Tristeza, ira, culpa, alivio (tras una larga enfermedad), soledad, entumecimiento. Estas emociones pueden coexistir de forma contradictoria. «Estoy triste pero no puedo llorar», «siento ira y eso me genera culpa». Cualquier emoción es normal y no existe una «forma correcta de estar triste».

Reacciones físicas

Pérdida de apetito o ingesta excesiva, insomnio o hipersomnia, opresión en el pecho, fatiga, disminución de la función inmunitaria. El duelo afecta no solo a la mente sino también al cuerpo. Investigaciones muestran que el riesgo de mortalidad de una persona que pierde a su cónyuge aumenta aproximadamente un 40% durante los 6 meses posteriores (el llamado «síndrome del corazón roto»), lo que evidencia la gravedad del impacto físico del duelo. (Los libros sobre el duelo permiten profundizar en este tema)

Reacciones cognitivas

Dificultad para concentrarse, pérdida de memoria, sentir la presencia de la persona fallecida (oír su voz, ver su figura). Estas son reacciones normales del duelo, no síntomas de una enfermedad mental.

Cuatro formas de protegerte en medio del dolor

1. No negar la tristeza

«No debería seguir llorando», «tengo que ser fuerte». Esta autocontención retrasa el proceso de duelo. Llorar cuando necesitas llorar, enfadarte cuando necesitas enfadarte. Expresar las emociones es el camino más natural hacia la recuperación.

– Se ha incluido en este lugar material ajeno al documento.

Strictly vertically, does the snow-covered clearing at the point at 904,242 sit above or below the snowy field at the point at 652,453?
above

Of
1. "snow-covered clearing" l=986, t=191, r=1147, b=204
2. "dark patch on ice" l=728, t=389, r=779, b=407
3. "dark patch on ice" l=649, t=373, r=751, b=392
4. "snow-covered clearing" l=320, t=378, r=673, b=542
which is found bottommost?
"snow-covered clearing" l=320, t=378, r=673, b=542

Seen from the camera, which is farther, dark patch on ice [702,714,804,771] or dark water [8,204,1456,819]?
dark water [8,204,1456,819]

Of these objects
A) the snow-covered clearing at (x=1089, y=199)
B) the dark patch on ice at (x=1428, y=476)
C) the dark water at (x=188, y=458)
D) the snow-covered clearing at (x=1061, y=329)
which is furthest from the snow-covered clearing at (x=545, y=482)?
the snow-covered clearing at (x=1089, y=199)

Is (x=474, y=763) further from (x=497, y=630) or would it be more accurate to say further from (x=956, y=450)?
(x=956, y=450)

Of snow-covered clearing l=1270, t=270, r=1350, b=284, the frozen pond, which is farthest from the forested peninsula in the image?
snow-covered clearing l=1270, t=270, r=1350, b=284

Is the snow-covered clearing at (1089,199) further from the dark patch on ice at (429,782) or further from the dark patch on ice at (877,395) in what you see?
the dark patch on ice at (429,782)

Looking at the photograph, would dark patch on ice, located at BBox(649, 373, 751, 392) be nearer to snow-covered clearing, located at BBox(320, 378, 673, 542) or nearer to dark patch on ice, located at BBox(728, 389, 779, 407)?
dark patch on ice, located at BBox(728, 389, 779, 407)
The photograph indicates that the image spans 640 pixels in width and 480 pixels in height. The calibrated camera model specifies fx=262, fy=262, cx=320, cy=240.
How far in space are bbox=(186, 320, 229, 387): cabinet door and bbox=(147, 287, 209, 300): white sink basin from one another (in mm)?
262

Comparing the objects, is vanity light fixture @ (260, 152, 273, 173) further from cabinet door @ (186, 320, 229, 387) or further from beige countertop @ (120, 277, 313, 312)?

2. Mantener las rutinas básicas

Incluso en medio del duelo, es importante mantener la alimentación, el sueño y un mínimo de actividad física. Aunque sientas que «no tengo ganas de nada», levantarte, ducharte y comer algo. Esta rutina mínima actúa como red de seguridad contra el colapso físico y mental.

3. Buscar apoyo

No cargues con la tristeza en soledad. Un amigo de confianza, la familia, un terapeuta, un grupo de duelo. Basta con decir «necesito que me escuches». No hacen falta consejos. Simplemente ser escuchado/a previene el aislamiento.

4. Posponer las decisiones importantes

Durante el duelo, la capacidad de juicio se ve mermada. Mudanzas, cambios de trabajo, compras grandes: se recomienda posponer las decisiones importantes al menos un año. No son pocos los casos en que se lamenta una decisión tomada en pleno dolor. (Los libros sobre acompañamiento en el duelo también son de utilidad)

Cuándo buscar ayuda profesional

Si el duelo persiste más de 12 meses e interfiere significativamente con la vida diaria, puede tratarse de un «trastorno de duelo prolongado» (Prolonged Grief Disorder). Este cuadro, incorporado oficialmente al DSM-5-TR, responde bien a tratamientos especializados (terapia cognitivo-conductual centrada en el duelo). Si sientes que «algo está mal conmigo por seguir triste», consulta con un profesional de salud mental.

Conclusión

No hay una forma correcta ni un plazo correcto para el dolor de perder a un ser querido. Tu tristeza es la prueba de la profundidad de tu amor. Vive el duelo a tu ritmo, pide ayuda cuando la necesites y mantén lo mínimo de la vida cotidiana. El tiempo no borra la tristeza, pero poco a poco cultiva la fuerza para vivir junto a ella.